Rezerwowy Pafka

Tag: łks wisła

Dwa mecze łódzkich drużyn i zero zdobytych punktów. Za to bramki stracone w samej końcówce spotkań. Taka jest prawda: Łódź jest skazana na ligową bylejakość!

To jest cała prawda o łódzkiej ligowej piłce. Dwa mecze: w ekstraklasie oraz I lidze i zero zdobytych punktów. Bramki stracone w ostatnich fragmentach gry. Po prostu ligowa słabizna. Jest się czym smucić. Jedno jest pewne. Na tę chwilę trzeba porzucić marzenia o ligowym wzlocie. Jest stagnacja, średniactwo, a nawet regres. Cieszyć się, a nawet pocieszać, nie ma czym.

Widzew gonił wynik i dogoni na honorowy remis… Do doliczonego czasu gry, gdy stracił gola i punkty. Na więcej go nie było niestety stać. To skazuje łódzki zespół na miejsce co najwyżej w środku stawki. Na razie marzenia o TOP 5 można między bajki włożyć. Pozytyw to ten, że wreszcie po wielu tygodniach na listę strzelców wpisał się napastnik – Imam Rondić. Nie można się pocieszać tym, że był to emocjonujący, widowiskowy mecz. Co z tego, skoro kolejny ligowy pojedynek Widzew kończy bez zdobycia choćby jednego punktu.

Widzew – Raków Częstochowa 2:3 (1:2)

1:0 – Sypek (3), 1:1 – J. Silva (5), 1:2 – Lopez (39), 2:2 – Rondić (56), 2:3 – Brunes (90+4, głową)

Widzew: Gikiewicz – Krajewski, Żyro, da Silva, Kozlovsky – Alvarez, Hanousek, Kerk (8. Sobol) – Sypek (62, Łukowski), Rondić, Cybulski (72, Klimek)

Treść polecenia: Przepisz wiernie fragment tekstu o meczach łódzkich drużyn od „Widzew gonił wynik” do „choćby jednego punktu.”.

Dane wejściowe:
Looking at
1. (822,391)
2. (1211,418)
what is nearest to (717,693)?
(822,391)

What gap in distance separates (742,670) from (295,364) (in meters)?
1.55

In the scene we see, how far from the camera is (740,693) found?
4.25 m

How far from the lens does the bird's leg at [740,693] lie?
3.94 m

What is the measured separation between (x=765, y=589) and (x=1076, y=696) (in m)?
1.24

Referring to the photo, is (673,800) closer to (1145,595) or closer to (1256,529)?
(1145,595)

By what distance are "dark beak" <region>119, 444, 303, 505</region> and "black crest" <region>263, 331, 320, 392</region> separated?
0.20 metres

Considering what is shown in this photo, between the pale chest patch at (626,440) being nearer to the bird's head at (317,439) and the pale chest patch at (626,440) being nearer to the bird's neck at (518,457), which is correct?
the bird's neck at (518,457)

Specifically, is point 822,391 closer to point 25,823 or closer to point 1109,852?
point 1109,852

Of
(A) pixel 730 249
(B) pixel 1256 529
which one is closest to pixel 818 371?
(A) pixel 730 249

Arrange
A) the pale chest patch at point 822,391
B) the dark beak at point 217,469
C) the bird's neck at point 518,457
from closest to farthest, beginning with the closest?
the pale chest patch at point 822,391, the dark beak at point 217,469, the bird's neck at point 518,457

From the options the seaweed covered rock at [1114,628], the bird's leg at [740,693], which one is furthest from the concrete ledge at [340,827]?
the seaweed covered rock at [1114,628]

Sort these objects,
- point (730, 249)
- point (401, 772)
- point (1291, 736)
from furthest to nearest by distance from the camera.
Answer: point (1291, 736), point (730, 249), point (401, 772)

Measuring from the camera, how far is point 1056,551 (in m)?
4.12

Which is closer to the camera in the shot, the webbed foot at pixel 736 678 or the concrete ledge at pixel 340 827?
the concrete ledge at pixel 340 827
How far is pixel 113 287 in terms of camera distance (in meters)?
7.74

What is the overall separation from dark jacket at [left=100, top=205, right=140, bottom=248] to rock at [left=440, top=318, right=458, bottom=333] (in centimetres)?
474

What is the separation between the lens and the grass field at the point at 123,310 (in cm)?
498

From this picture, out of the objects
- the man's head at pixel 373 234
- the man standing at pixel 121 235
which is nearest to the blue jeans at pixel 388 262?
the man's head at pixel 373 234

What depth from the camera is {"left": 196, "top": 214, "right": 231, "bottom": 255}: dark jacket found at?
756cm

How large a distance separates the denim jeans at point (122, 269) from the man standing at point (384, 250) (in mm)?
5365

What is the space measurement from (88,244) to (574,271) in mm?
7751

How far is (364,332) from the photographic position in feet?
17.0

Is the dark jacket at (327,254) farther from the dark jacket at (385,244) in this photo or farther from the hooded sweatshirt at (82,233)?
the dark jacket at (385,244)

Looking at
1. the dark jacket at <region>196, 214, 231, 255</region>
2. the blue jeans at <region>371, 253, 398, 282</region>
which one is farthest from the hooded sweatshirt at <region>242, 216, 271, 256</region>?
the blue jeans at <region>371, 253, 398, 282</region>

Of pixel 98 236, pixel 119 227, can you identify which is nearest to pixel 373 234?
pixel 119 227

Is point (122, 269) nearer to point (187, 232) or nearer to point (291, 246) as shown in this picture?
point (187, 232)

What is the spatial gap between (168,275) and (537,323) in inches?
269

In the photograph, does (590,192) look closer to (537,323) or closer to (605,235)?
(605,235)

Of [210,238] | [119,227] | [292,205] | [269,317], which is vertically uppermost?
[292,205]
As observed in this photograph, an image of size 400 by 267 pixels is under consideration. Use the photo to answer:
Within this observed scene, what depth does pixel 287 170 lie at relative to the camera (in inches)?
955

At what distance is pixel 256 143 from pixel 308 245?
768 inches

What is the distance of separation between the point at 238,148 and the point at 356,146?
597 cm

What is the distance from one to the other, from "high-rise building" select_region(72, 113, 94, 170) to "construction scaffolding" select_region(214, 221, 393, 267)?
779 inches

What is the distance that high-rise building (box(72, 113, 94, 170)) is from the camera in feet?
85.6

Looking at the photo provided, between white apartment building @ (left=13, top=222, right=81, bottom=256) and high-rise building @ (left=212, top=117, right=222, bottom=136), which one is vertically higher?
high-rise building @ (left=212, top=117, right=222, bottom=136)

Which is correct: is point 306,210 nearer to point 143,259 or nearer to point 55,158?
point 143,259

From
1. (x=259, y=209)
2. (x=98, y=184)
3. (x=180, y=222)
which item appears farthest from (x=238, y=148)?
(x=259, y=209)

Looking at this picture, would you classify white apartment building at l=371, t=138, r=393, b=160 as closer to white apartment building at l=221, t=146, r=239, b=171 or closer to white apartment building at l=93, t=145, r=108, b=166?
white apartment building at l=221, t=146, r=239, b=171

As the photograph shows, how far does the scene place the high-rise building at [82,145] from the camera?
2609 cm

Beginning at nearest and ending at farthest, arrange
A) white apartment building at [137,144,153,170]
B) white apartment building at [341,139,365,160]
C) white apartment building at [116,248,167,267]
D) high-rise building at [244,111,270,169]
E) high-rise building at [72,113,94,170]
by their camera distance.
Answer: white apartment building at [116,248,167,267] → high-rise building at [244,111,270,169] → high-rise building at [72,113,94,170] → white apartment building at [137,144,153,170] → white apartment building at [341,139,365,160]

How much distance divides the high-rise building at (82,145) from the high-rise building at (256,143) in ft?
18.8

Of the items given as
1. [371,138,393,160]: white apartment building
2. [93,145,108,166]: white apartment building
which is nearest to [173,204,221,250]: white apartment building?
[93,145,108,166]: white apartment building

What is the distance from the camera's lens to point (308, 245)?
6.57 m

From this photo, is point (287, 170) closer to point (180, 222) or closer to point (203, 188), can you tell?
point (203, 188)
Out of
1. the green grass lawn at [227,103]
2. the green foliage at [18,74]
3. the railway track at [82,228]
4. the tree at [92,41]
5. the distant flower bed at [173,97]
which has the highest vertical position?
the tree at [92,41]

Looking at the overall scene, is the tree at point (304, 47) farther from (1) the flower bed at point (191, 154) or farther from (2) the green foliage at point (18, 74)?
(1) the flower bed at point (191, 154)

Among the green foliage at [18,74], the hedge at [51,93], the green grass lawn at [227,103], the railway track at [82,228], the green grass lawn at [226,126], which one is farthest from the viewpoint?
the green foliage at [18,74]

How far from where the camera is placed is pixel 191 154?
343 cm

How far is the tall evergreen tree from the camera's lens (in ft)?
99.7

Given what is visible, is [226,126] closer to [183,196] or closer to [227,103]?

Odpowiedź:
Widzew gonił wynik i dogoni na honorowy remis… Do doliczonego czasu gry, gdy stracił gola i punkty. Na więcej go nie było niestety stać. To skazuje łódzki zespół na miejsce co najwyżej w środku stawki. Na razie marzenia o TOP 5 można między bajki włożyć. Pozytyw to ten, że wreszcie po wielu tygodniach na listę strzelców wpisał się napastnik – Imam Rondić. Nie można się pocieszać tym, że był to emocjonujący, widowiskowy mecz. Co z tego, skoro kolejny ligowy pojedynek Widzew kończy bez zdobycia choćby jednego punktu.